Start of RECORD EXCERPTS

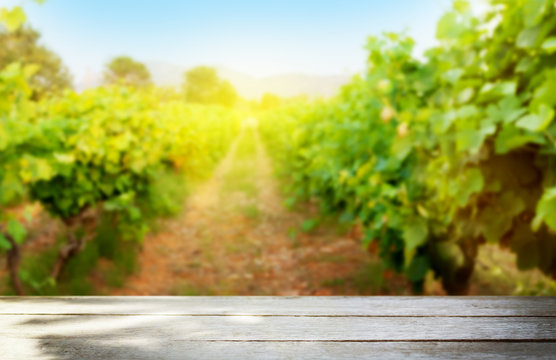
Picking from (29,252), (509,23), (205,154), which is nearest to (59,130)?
(29,252)

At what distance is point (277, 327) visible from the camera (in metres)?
1.15

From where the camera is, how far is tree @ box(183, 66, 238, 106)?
77.2 metres

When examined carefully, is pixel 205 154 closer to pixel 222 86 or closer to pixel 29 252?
pixel 29 252

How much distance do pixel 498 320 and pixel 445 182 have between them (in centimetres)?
161

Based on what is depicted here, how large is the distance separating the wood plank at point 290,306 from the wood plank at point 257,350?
19cm

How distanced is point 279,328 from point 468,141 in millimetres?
1506

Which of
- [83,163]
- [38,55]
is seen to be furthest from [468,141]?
[38,55]

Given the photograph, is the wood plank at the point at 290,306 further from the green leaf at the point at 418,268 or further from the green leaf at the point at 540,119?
the green leaf at the point at 418,268

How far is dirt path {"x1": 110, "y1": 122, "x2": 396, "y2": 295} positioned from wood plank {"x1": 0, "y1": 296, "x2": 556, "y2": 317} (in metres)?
3.45

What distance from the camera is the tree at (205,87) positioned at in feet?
253

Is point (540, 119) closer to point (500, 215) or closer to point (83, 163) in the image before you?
point (500, 215)

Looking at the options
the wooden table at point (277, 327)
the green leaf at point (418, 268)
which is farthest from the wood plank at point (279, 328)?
the green leaf at point (418, 268)

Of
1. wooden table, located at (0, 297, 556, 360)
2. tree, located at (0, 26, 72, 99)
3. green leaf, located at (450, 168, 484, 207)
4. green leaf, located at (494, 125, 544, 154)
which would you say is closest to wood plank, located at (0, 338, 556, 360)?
wooden table, located at (0, 297, 556, 360)

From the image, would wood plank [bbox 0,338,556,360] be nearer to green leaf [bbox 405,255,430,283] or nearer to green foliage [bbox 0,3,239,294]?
green leaf [bbox 405,255,430,283]
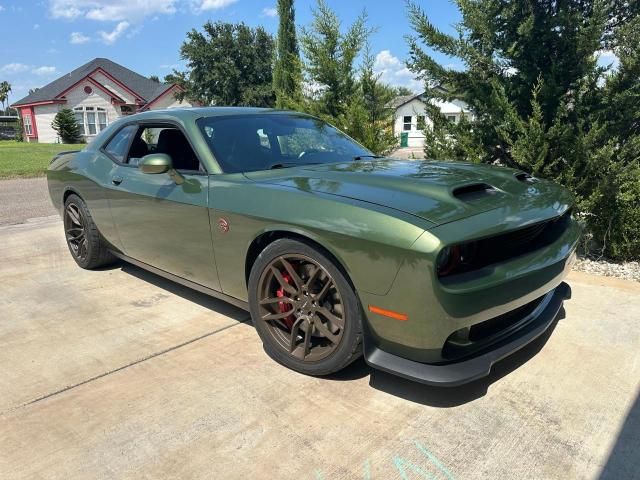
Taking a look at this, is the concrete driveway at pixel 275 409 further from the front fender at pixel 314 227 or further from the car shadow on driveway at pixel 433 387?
the front fender at pixel 314 227

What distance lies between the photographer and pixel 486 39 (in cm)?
539

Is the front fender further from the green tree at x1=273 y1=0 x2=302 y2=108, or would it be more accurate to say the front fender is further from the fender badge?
the green tree at x1=273 y1=0 x2=302 y2=108

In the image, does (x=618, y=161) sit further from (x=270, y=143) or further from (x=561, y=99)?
(x=270, y=143)

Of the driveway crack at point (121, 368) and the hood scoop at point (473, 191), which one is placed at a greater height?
the hood scoop at point (473, 191)

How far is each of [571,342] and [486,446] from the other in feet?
4.33

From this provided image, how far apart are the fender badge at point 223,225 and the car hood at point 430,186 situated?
31cm

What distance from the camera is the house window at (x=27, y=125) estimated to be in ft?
117

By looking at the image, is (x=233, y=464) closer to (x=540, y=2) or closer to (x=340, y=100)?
(x=540, y=2)

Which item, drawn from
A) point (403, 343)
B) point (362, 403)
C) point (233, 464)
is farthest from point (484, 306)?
point (233, 464)

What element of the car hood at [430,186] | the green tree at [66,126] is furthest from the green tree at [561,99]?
the green tree at [66,126]

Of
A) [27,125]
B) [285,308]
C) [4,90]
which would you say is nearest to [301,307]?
[285,308]

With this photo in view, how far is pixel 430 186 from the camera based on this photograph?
2.64 meters

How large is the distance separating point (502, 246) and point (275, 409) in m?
1.40

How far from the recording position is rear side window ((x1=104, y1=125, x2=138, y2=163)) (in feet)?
13.8
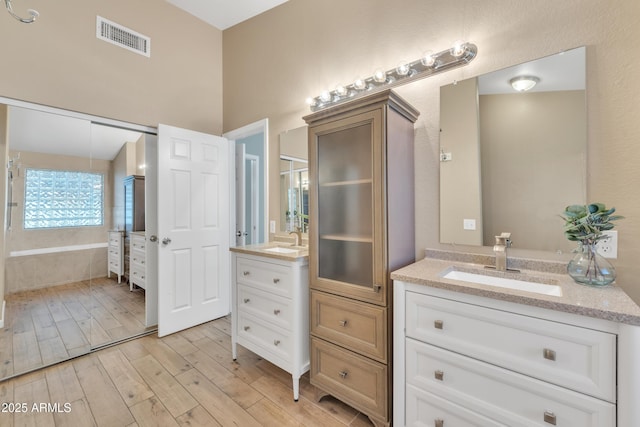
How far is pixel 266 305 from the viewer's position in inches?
77.8

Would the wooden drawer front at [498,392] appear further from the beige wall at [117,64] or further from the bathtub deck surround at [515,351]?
the beige wall at [117,64]

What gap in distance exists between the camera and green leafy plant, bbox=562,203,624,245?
3.74 feet

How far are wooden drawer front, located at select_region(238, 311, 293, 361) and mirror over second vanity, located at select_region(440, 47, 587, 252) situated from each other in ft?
4.12

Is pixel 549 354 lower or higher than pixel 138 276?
higher

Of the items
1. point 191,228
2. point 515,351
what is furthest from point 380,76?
point 191,228

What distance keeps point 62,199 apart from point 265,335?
6.84 ft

End of RECORD EXCERPTS

◆ **WHAT THIS TASK INVOLVES**: Starting at the line that contains "What gap in" and running through the end of the material, write those lines out again with "furthest" changed to "farthest" and nothing else altered.

◆ **PROBLEM SOLUTION**:
What gap in distance exists between the camera and green leafy plant, bbox=562,203,624,245?
3.74 feet

How far are wooden drawer front, located at select_region(238, 311, 293, 361) and mirror over second vanity, located at select_region(440, 47, 587, 252) situated from each other in ft?
4.12

Is pixel 549 354 lower or higher than pixel 138 276?
higher

Of the items
1. point 191,228
2. point 515,351
what is farthest from point 380,76?
point 191,228

What distance keeps point 62,199 apart from point 265,335?
6.84 ft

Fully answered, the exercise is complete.